The Short Answer: Yes, it is a "problem" in the sense that Holt creates a loophole in your Safety Brake. If the Holt model wins the tournament, your final 2026 forecast will ignore the "Ratio Weighting" you just designed and will treat the 2025 imputation as a hard fact (Weight = 1.0).
However, it is not necessarily a fatal flaw because of how Holt works mathematically.
Here is the breakdown of why this happens, the specific risk it creates, and why we generally accept it.
- Why Holt Ignores Weights (The "Internal" Weighting)
Your GLM and Robust models are "Static" regressions. They view all data points at once. To tell them "Observation 12 is less reliable than Observation 11," you must supply external weights.
Holt is different. It is a State Space model (ETS). It calculates its own weights dynamically using the Smoothing Parameter (α).
Concept: Holt calculates a weighted average where weights decay exponentially into the past.
The Conflict: If you try to force external weights on it, you fight against its internal logic. The algorithm's entire purpose is to determine how much to trust the most recent point (2025) versus the previous level (2024).
- The Specific Risk to Your Analysis
Because Holt bypasses your "Safety Brake," it is more sensitive to a bad Step 1 imputation than your Weighted GLM.
Scenario:
Step 1 Imputation predicts a massive spike for 2025 (e.g., 500 → 800 trips).
You know this is uncertain, so you set Weight = 0.5.
Weighted GLM: Sees the spike, but also sees the low weight. It splits the difference and predicts a moderate 2026 (e.g., 600).
Holt: Sees the spike. It ignores your weight. It thinks "The level has shifted up to 800." It projects that new level forward (e.g., 800+).
The Result: If Holt wins the leaderboard, your final forecast will be more volatile/responsive to the 2025 imputation than if GLM had won.
- The Counter-Argument (Why we keep it)
Even though it ignores the safety brake, Holt has two features that act as a "Natural Brake":
Damping: We are using damped=TRUE. This prevents the "Rocket Ship" effect. Even if Holt trusts the 2025 spike, it will assume the trend flattens out, rather than projecting exponential growth forever.

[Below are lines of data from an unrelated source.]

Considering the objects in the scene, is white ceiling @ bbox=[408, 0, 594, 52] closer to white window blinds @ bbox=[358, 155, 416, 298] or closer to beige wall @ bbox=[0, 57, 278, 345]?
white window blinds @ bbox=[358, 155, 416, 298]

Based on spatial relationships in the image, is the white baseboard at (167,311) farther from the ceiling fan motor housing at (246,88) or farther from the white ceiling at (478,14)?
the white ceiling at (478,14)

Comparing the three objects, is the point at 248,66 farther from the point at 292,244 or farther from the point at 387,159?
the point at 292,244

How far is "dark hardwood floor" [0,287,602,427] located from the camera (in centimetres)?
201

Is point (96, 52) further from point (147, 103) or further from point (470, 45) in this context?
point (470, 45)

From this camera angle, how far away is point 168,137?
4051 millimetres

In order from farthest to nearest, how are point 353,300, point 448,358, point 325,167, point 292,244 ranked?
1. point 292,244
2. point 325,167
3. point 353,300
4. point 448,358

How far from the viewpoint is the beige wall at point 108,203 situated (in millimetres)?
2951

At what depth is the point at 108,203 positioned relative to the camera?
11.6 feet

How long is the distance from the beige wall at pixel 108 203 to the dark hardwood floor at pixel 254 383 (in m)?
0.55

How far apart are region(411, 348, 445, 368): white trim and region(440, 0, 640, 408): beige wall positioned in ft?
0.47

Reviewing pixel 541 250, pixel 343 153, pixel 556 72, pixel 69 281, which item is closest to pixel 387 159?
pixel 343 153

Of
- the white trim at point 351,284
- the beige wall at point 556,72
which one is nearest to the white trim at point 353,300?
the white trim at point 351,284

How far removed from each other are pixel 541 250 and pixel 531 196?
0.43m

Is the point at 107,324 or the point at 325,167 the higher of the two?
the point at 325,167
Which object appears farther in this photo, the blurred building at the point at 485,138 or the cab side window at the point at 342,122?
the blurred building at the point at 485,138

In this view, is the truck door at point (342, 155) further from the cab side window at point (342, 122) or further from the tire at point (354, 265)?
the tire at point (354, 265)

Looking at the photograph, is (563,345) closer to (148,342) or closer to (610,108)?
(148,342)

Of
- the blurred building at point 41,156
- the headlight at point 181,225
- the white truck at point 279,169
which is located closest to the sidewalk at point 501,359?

Selection Bias (The Good Kind): Remember Step 2 (Backtesting). If Holt was highly sensitive to outliers, it likely would have produced huge errors during the volatile test years (2023-2025). The fact that Holt won your leaderboard suggests that, for this specific stratum, the fishery is stable enough that Holt's internal smoothing is working correctly.
Verdict
It is an acceptable inconsistency.
You are trading "Consistency of Weighting" for "Diversity of Models."
If we removed Holt, you would only be testing regression-based models (GLM, GAM, Robust). You would lose the entire class of "Adaptive" models.
Given that fisheries often drift over time (which Holt handles beautifully), keeping Holt is worth the risk that it ignores your manual safety brake.
No code change is recommended. The comment I added to the code (# Holt ignores weights) is sufficient to document this behavior for future researchers.